О Господи, неудивительно, что это случилось с Джиной, которая слишком тесно сходилась со множеством людей, которая так была ослеплена своей верой, что не замечала хаоса страстей, возбуждаемых ею.
Джина. Она наотрез отказывалась видеть царящее вокруг зло.
Эйприл, да благословит ее Бог, старательно двигалась по сцене. Она чудесная, добрая девушка. Божественно красивая и неотразимо греховная. Ей дела нет до других, она добивается своего так, как считает нужным. Эйприл благополучно выберется из чего угодно.
Он подошел к столу и провел рукой по идеально отполированной деревянной поверхности. Он и сам немного порочен. При этой мысли Хэрри смущенно повел плечом.
Он ходит по краю.
Он сладострастен.
В тот день, когда он в последний раз был с Джиной…
Это случилось здесь. Он ощущал под собой прохладу диванной кожи, наблюдал, как она движется на этой полированной крышке стола. Она застала его тогда врасплох. Вошла как раз в тот момент, когда он сбросил одежду, забыв, что дверь не заперта. Она не ожидала увидеть то, что увидела.
Боже, какое же было утро!
Он побрел к бару, налил себе бурбона, выпил, налил еще. Черт, что еще ему оставалось делать? Только пить. Когда он умрет, его не придется бальзамировать — он будет насквозь проспиртован. Ну и пропади все пропадом. Ему нравилась его жизнь. Он достиг невозможного. У него была эта кожа, которую можно ощущать голой спиной. И девушки тоже принадлежали ему. Они не были его собственностью. Зачем? Просто они шли к нему. Потому что им тоже нравилась эта диванная кожа, шампанское, шелка и его деньги. Черт побери, у некоторых из этих девиц было больше причуд, чем у проклятых парней. Иные прекрасно знали, чем взять. Это была хорошая жизнь. Когда свет начнет меркнуть, ему не о чем будет жалеть. Он не станет уповать на милосердие, на рай небесный и не будет страшиться ада. И то и другое он уже познал на земле.
Хэрри снова подошел к стеклянной стене и стал наблюдать за происходящим на сцене. Держа в одной руке стакан, другой он снял с себя пиджак и рубашку.
Вдруг его брови недовольно сдвинулись: он заметил в баре Синди и Грегори, их лбы, его темный и ее светлый, почти соприкасались. Они напоминали двух придурковатых стариков, плачущих друг другу в жилетку над кружкой пива.

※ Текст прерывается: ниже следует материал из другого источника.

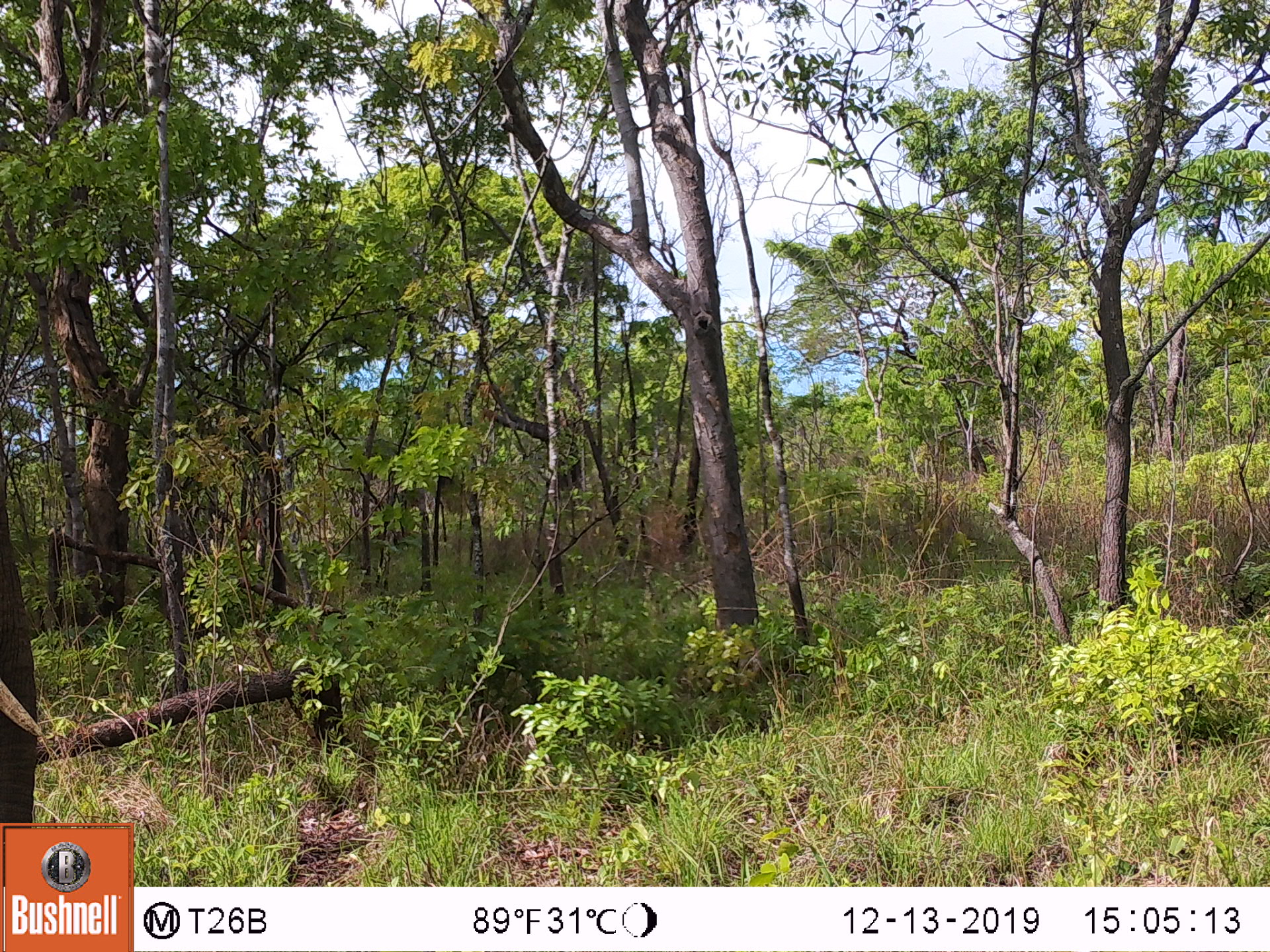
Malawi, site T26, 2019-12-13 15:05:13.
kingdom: Animalia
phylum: Chordata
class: Mammalia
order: Proboscidea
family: Elephantidae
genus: Loxodonta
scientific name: Loxodonta africana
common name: african savanna elephant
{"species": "african savanna elephant (Loxodonta africana)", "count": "1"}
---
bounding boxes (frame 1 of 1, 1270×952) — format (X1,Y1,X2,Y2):
african savanna elephant: (1,440,53,821)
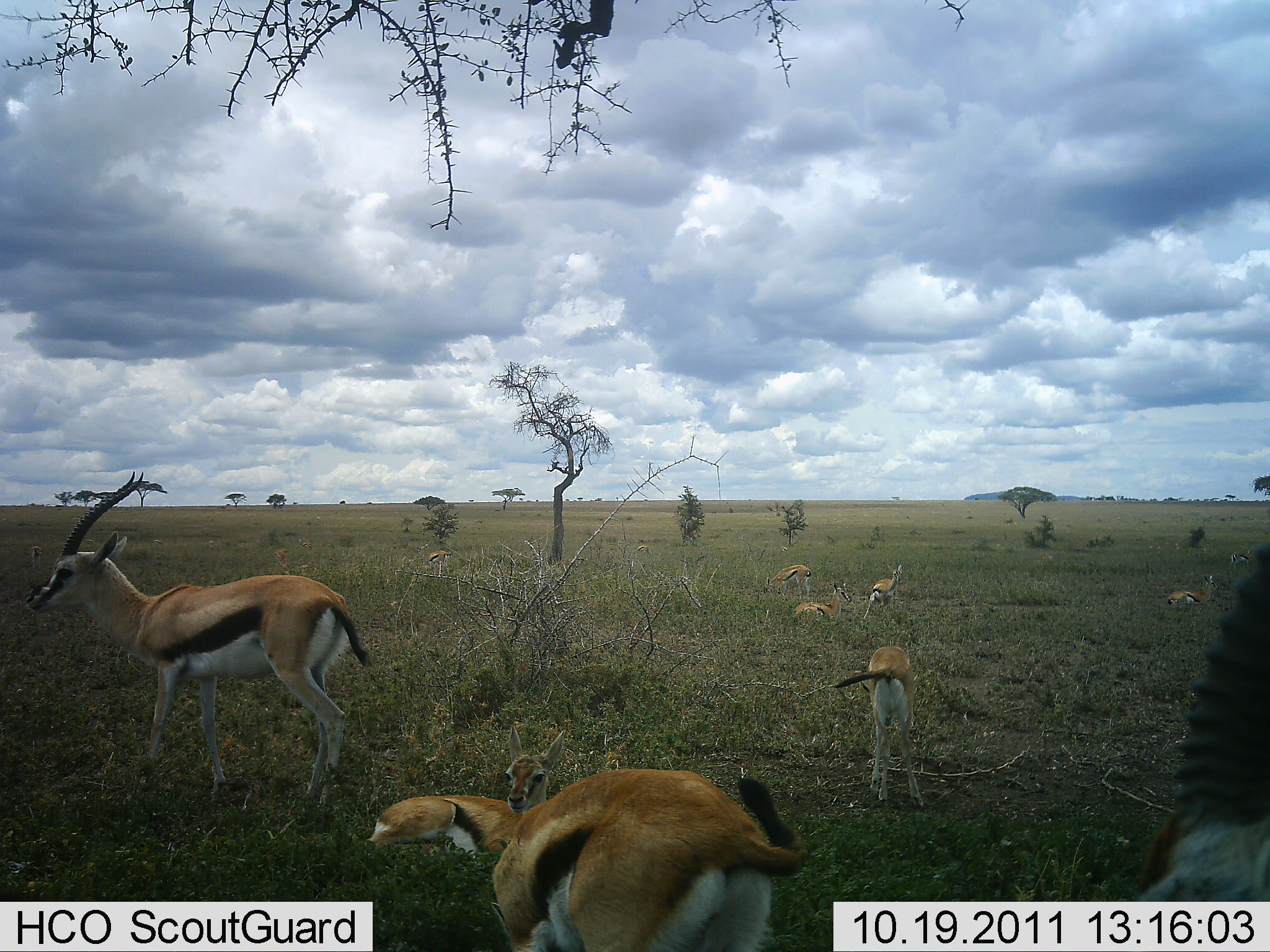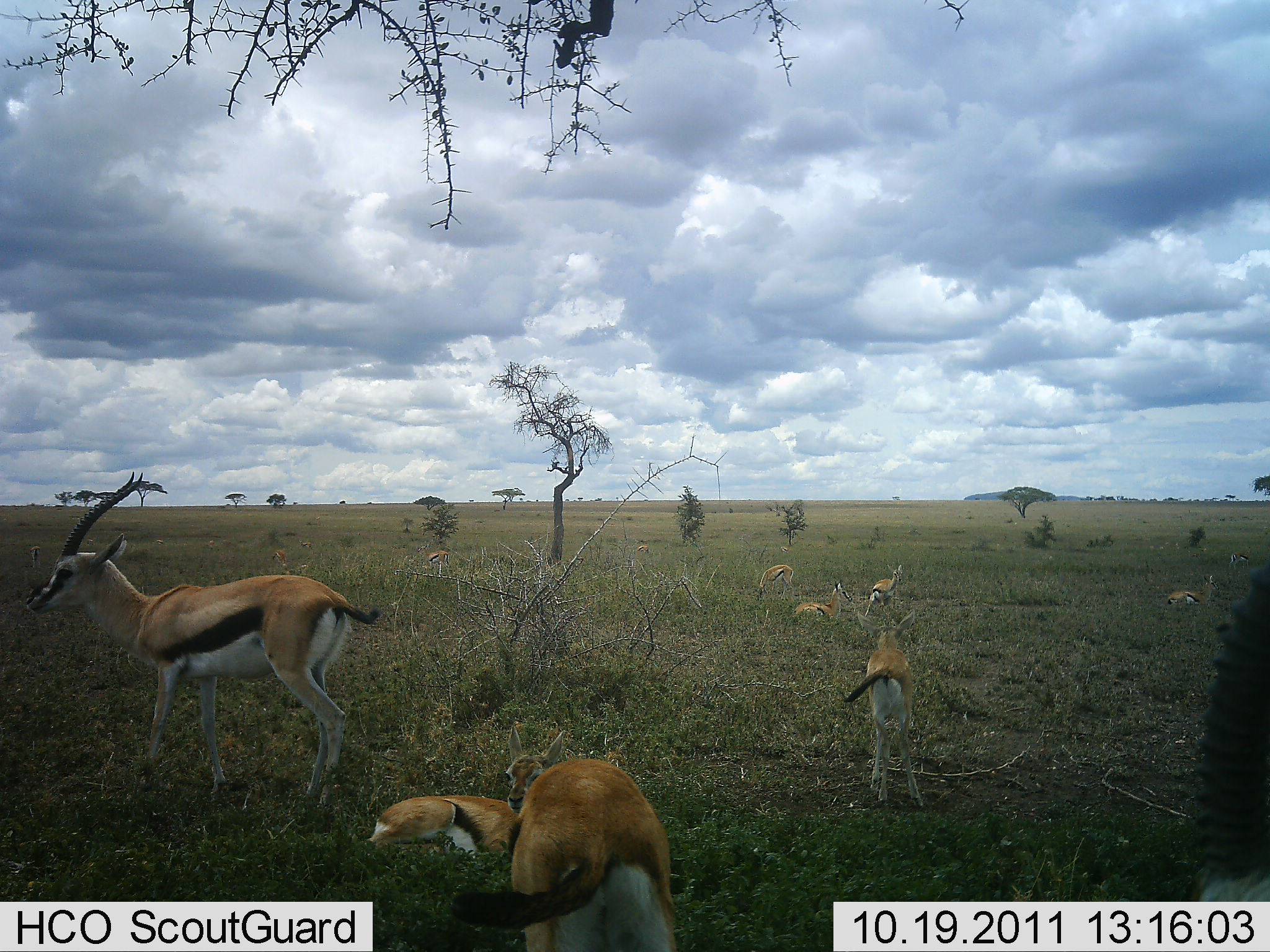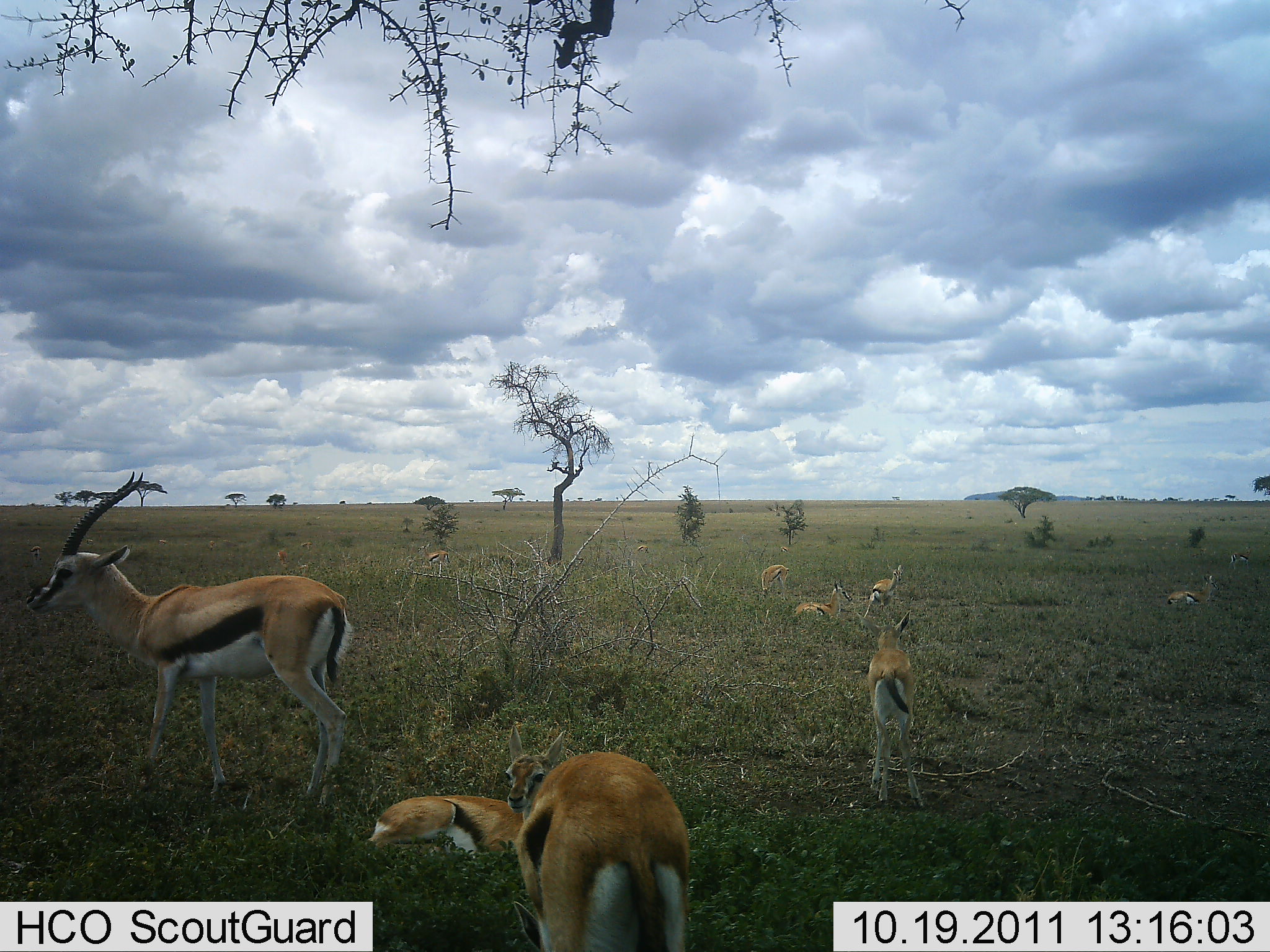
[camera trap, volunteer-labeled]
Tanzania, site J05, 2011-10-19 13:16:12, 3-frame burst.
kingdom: Animalia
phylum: Chordata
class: Mammalia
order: Artiodactyla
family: Bovidae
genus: Eudorcas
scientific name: Eudorcas thomsonii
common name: thomson's gazelle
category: gazellethomsons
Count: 10.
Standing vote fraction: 69%.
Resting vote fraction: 85%.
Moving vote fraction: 23%.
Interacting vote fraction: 15%.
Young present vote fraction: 8%.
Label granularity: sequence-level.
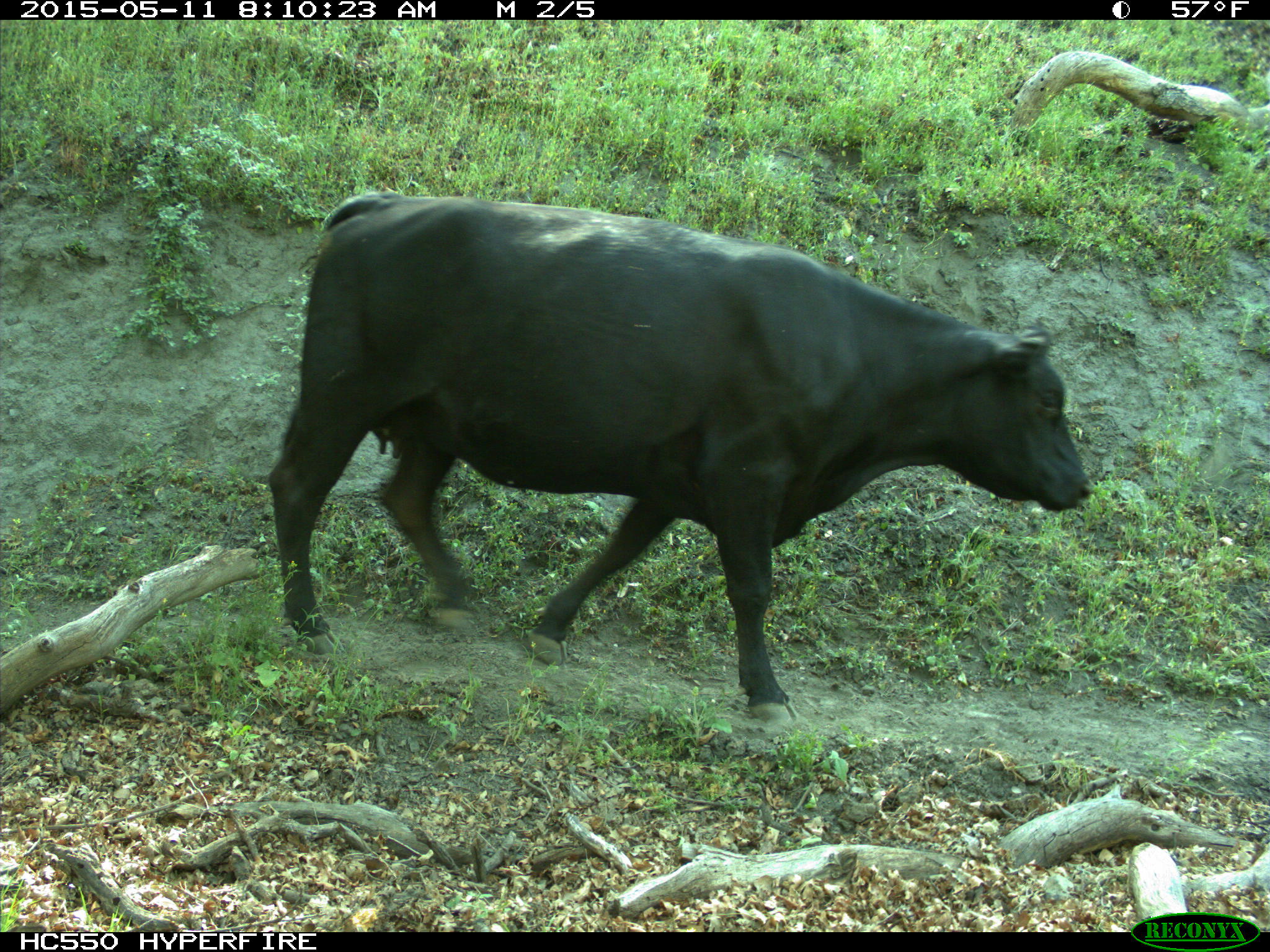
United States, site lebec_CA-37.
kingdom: Animalia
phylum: Chordata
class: Mammalia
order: Artiodactyla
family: Bovidae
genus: Bos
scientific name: Bos taurus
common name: domestic cow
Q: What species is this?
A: Bos taurus (domestic cow).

Сплетни. Продолжаются сплетни.
Хэрри покачал головой.
Черт, есть люди, которых жизнь ничему не учит.
Пусть художник у копов в руках. Пусть у них достаточно косвенных доказательств, чтобы повесить на него убийство.
Но Джина мертва.
И болтать опасно.
Дураки.
Болтовня может оказаться чертовски опасной…
Интересно, знает ли Грегори что-нибудь, — подумал Хэрри Дюваль.
Видел ли он что-нибудь?
И если видел, то что? Будь он проклят!
Да, если он хоть что-то знает…
Энн боялась, что он повезет ее в какое-нибудь слишком известное место. Во всех кафе неподалеку от улицы Бурбонов, где она жила, ее хорошо знали, а ей отчаянно не хотелось встречаться с кем бы то ни было. В больнице все относились к ней максимально бережно, они жалели ее. Там сделают все, чтобы вытащить Джона с того света, но, как и все прочие ее земляки, врачи и медсестры уже приговорили его. Без суда.
Ну что ж, подумала она, пока они ехали, если не знать Джона, можно предположить, что он виновен. Она готова это признать. Но, быть может, все-таки кто-нибудь, кроме нее, тоже захочет принять во внимание тот факт, что на Джона совершено нападение и что орудие убийства так и не нашли? Конечно, можно думать, что она спрятала его. Пока никто не являлся в ее дом с ордером на обыск, но, с другой стороны, она уехала из дома, сопровождая Джона в больницу, и оставила там полицейских, которые могли облазить каждый уголок: пожалуйста!
Он поставил машину в частном гараже рядом с Французским кварталом, или Vieux Carre — Старым кварталом, как его еще называют, и повел по боковой улочке, где она никогда не бывала, к задней двери кафе с уединенным внутренним двориком.
Официантку звали Хелена. Она знала Марка. Это была симпатичная женщина лет тридцати, которая приветливо чмокнула его в щеку.
— Ты сегодня сторонишься избитых тропинок, — сказала она, провожая их к сияющему белизной ажурному кованому столику рядом с маленьким фонтанчиком, в центре которого стояла статуя Афины с совой на плече.